■ CONSIGNE:
Dans le texte ci-dessous sur les désaccords en Europe, traduisez en anglais la phrase « Les "grands" pays ne s'accordent pas sur un dessein politique. »

Voter « Non » pour construire l’Europe ( suite )

Les désaccords en Europe

En Europe, les "petits" pays ne veulent pas d'une domination des "grands", ce qui se comprend bien, et préfèrent, selon le mot de Voltaire, être dirigés de loin par un lion très puissant né beaucoup plus fort qu'eux, que de près par quelques dogues de même race. Marqués par le passé, les pays de l'Est de l'Europe craignent la Russie et gardent un fâcheux souvenir de l'agressivité allemande, de la faiblesse française et de l'attentisme britannique. Ils veulent avant tout la sécurité et espèrent l'assurer en se mettant au service du plus fort.

Les "grands" pays ne s'accordent pas sur un dessein politique.  

Les Britanniques ont abdiqué toute volonté politique auprès des Etasuniens, et se contentent de faire du commerce et de servir leurs maîtres. Ils préfèrent faire partie d'un empire anglo-saxon que d'une Union Européenne, et s'activent donc sans désemparer depuis quarante ans à rallier l'Europe aux Etats-Unis, en n'acceptant que des contraintes minimales.

■ LISTE:
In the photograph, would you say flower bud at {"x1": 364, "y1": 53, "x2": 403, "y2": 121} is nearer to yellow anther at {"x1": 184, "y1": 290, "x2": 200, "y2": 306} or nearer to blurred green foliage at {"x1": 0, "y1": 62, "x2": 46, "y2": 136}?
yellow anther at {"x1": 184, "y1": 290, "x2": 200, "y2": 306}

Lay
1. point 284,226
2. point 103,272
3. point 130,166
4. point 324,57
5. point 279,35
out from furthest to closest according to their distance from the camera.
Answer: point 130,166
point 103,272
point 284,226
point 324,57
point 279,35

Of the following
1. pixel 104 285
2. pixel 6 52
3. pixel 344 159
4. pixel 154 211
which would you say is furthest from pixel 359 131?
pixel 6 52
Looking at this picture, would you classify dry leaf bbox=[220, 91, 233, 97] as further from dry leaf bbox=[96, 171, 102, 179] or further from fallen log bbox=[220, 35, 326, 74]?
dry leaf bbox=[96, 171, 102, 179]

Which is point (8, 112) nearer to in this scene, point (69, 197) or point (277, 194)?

■ RÉSULTAT:
The "big" countries do not agree on a political plan.